There is a particular calm that runs through Yosigo’s photographs — a stillness that seems to settle over swimming pools, promenades, holiday resorts, and seaside structures long after the last footprints have faded. What remains is a landscape emptied of noise yet charged with human presence, as if the echo of a summer afternoon were still vibrating in the air.
Born in San Sebastián, José Javier Serrano — known universally as Yosigo — first approached image-making through design. Structure, harmony, spacing: these were his earliest tools. Photography arrived gradually, as a way of holding onto the visual rituals around him. “Even as a child it was already central,” he recalls. “At first as a passion, later as the way I related to the world.” Over time, those instinctive captures of familiar beaches and leisure spaces grew into a language of their own.
Yosigo Archives
Leisure, in his work, is not just a theme, it is a social architecture. Pools, slides, umbrellas, promenades: all built to frame joy, yet strangely theatrical once emptied. What fascinates him is precisely this paradox. These places promise happiness, but that promise often dissolves the moment people leave. What remains is a stage without actors, and it is in that void that he finds emotional truth. The brightness becomes fragile. The optimism feels constructed. The fiction is exposed.
His compositions reflect this clarity. Years spent in graphic design left a lasting imprint, an instinct for balance, for clean lines, for organised space. Symmetry appears and then breaks. Horizons stretch into silence. Negative space takes on narrative weight. Even when he tries to loosen that structure, a refined order returns on its own. It is, he admits, simply part of him.
Yosigo Archives
Yosigo Archives
Colour, in his world, is never an afterthought. It is often the starting point. A flash of orange, a field of blue, a bleached pastel that stops him before he begins to frame. “They’re visual encounters,” he says. Light and colour guide his decisions more than any preconceived idea of subject. The palette of his hometown (sun and sea, orange and blue) has become a quiet signature that threads through distant locations.
Travel, once a primary source of visual stimulation, now shares space with a growing attention to the everyday. New places offer energy, novelty, fresh light. Familiar places demand a slower gaze, a different kind of openness. He has learned that if a journey produces the images he expected before arriving, then something has gone wrong; the work must emerge from the place itself, not from anticipation.
Yosigo Archives
Yosigo Archives
Yosigo Archives
The absence of figures, the emptiness so associated with his images, is not a stylistic device but a way of clarifying the landscape. Without people, the environment speaks more plainly. Human presence becomes a trace instead of an event: a shadow, a chair, a path through sand. Paradoxically, removing the figure intensifies the imagination of the viewer; we step into the scene ourselves.

┄┄┄┄┄┄┄┄┄┄

Reproduce word for word the stretch of the piece on Yosigo from "There is a particular" through "of their own.".

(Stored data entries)
┄┄┄┄┄┄┄┄┄┄

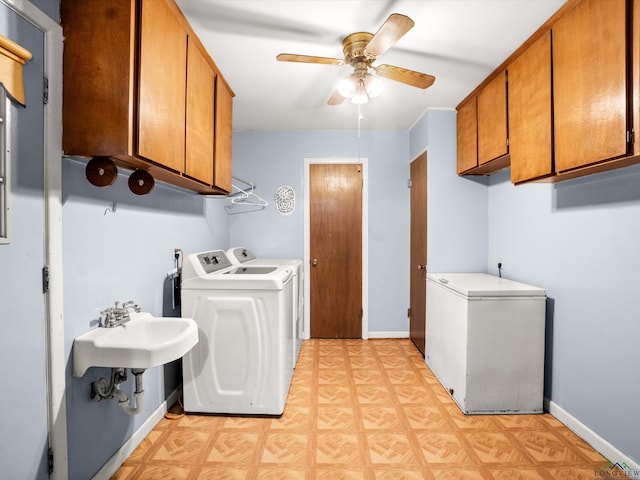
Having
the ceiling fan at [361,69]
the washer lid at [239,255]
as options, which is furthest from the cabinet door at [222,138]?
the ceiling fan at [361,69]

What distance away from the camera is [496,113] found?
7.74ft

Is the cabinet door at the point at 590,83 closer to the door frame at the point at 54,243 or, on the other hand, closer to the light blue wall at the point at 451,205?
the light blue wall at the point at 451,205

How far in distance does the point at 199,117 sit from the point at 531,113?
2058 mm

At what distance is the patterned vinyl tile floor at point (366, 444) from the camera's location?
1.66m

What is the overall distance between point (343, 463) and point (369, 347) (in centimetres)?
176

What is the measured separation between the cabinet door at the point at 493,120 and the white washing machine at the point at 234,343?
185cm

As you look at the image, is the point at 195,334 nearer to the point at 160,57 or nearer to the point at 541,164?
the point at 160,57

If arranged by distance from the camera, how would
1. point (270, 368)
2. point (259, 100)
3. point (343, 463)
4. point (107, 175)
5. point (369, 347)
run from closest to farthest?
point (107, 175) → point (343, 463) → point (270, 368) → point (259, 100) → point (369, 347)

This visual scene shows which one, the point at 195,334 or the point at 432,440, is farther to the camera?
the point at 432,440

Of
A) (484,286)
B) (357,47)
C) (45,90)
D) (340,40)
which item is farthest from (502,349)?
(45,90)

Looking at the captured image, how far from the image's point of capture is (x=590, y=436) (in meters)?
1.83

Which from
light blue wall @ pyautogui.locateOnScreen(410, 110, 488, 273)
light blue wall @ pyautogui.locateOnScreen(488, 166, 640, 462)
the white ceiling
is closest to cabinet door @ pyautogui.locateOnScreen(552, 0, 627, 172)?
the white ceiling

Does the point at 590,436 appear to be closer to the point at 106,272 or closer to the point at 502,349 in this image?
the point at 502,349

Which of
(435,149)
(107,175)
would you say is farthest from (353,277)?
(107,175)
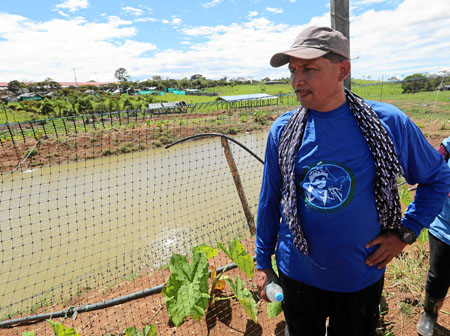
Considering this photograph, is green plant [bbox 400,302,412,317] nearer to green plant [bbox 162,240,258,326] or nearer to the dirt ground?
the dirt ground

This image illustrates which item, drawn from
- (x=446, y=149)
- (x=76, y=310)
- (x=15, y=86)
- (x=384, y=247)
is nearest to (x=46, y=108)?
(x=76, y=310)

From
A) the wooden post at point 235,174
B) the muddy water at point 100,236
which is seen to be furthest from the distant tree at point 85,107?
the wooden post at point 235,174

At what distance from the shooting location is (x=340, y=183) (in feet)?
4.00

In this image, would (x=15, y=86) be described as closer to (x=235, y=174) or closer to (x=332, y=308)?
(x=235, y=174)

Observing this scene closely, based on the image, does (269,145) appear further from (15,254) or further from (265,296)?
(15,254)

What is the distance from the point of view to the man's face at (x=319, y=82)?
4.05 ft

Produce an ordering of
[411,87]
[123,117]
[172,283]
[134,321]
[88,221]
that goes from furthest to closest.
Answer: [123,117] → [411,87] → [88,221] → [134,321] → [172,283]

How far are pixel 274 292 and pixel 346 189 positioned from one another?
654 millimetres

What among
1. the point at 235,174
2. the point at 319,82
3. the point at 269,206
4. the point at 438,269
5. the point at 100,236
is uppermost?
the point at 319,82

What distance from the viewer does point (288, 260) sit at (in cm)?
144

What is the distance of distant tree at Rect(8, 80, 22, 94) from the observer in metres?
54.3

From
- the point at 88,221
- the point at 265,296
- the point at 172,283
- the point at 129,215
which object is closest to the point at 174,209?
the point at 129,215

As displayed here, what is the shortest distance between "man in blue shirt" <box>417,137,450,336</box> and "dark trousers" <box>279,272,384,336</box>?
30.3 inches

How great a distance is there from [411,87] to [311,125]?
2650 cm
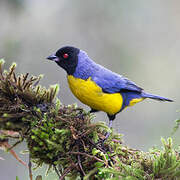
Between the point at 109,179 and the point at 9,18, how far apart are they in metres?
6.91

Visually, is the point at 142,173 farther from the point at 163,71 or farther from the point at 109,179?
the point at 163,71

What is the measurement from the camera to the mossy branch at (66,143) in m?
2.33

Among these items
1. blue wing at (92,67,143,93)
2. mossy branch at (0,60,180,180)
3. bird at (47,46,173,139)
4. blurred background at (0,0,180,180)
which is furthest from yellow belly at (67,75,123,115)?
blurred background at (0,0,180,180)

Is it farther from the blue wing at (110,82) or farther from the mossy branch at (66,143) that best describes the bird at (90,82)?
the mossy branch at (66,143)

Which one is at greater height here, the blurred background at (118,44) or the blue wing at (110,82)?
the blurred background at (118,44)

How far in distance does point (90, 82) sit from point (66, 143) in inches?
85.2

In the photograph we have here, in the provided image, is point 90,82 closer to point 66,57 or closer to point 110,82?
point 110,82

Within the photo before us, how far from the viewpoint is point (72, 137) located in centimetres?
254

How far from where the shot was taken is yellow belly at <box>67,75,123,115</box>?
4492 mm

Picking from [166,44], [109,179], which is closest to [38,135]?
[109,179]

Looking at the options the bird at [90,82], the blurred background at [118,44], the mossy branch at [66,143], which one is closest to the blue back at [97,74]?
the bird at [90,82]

┄┄┄┄┄┄┄┄┄┄

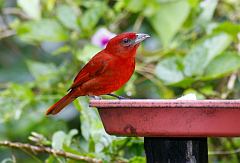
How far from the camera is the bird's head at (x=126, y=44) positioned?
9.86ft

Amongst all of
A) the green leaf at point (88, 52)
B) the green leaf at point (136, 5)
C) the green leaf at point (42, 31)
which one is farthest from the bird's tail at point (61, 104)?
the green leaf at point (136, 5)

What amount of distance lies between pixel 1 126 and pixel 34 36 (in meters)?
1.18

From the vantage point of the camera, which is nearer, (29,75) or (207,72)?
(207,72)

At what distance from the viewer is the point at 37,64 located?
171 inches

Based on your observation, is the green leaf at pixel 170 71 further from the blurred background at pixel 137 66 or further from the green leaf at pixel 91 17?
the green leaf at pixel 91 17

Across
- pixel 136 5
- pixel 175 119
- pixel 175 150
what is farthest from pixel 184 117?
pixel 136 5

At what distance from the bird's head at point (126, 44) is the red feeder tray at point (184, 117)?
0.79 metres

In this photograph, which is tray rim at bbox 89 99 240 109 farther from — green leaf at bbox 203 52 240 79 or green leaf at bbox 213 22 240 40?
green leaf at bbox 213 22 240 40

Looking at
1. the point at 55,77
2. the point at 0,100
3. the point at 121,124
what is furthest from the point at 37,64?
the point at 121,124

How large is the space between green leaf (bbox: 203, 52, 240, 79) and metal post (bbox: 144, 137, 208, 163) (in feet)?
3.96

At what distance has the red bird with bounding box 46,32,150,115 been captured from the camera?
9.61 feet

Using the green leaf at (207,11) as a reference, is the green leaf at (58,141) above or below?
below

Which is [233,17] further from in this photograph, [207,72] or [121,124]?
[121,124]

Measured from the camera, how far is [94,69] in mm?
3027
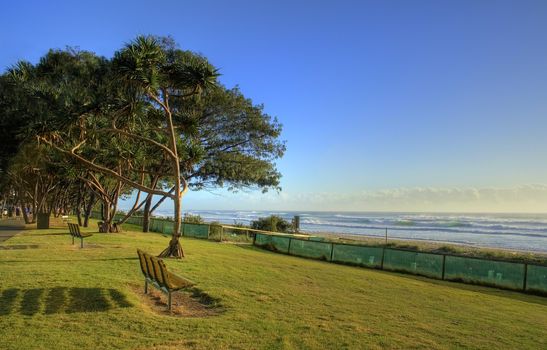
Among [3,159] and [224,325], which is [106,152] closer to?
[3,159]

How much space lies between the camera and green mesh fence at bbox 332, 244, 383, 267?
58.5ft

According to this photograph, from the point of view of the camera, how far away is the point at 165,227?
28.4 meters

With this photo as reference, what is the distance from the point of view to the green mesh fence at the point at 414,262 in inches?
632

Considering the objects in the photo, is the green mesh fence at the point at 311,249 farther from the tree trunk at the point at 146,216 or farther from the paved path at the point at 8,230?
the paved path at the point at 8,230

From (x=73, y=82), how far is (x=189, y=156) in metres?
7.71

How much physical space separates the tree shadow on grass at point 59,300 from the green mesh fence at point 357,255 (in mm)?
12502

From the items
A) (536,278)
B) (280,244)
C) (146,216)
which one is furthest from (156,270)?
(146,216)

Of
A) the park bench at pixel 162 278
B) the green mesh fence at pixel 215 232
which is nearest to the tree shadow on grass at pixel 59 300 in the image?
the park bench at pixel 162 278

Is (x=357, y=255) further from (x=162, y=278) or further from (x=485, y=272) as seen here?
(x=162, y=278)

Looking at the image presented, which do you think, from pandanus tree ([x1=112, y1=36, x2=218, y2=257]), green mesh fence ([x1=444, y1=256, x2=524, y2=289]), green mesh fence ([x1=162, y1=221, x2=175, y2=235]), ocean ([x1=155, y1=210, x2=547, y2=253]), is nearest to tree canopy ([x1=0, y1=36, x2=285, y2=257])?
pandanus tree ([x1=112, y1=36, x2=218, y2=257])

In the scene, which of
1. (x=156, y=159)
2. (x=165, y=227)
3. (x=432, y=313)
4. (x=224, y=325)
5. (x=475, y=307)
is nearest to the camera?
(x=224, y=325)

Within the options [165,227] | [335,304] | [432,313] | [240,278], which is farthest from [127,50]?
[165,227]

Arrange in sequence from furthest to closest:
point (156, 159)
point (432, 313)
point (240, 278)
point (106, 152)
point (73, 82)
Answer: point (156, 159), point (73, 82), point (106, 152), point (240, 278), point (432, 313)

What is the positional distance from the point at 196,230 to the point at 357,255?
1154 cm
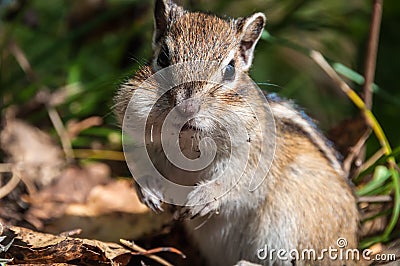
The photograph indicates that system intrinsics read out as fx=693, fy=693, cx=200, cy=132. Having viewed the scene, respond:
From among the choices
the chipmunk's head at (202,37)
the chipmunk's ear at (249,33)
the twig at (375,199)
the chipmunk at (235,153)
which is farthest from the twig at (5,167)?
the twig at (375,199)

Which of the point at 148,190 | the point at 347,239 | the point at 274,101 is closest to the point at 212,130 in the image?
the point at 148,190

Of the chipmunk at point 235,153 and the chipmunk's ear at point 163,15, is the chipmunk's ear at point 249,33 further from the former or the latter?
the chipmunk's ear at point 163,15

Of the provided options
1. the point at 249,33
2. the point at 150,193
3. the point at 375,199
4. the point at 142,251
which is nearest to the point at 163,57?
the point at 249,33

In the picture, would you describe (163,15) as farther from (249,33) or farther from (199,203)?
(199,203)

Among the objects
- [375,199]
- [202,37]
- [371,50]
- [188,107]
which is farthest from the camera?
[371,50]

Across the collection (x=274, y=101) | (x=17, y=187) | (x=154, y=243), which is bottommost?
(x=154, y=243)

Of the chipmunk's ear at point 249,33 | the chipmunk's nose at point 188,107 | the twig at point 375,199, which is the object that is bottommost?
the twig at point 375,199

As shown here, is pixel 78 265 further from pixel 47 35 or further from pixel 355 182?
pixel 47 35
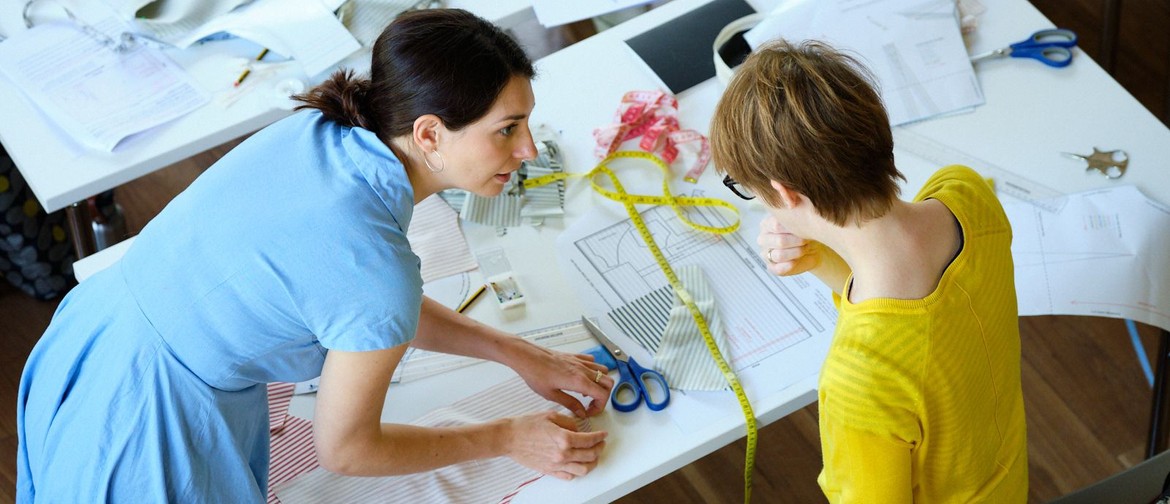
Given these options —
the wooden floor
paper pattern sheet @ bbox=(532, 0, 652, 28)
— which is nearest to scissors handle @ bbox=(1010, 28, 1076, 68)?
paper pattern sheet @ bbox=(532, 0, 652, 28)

┄┄┄┄┄┄┄┄┄┄

**Output for this task**
There is a particular calm that runs through Yosigo’s photographs — a stillness that seems to settle over swimming pools, promenades, holiday resorts, and seaside structures long after the last footprints have faded. What remains is a landscape emptied of noise yet charged with human presence, as if the echo of a summer afternoon were still vibrating in the air.
Born in San Sebastián, José Javier Serrano — known universally as Yosigo — first approached image-making through design. Structure, harmony, spacing: these were his earliest tools. Photography arrived gradually, as a way of holding onto the visual rituals around him. “Even as a child it was already central,” he recalls. “At first as a passion, later as the way I related to the world.” Over time, those instinctive captures of familiar beaches and leisure spaces grew into a language of their own.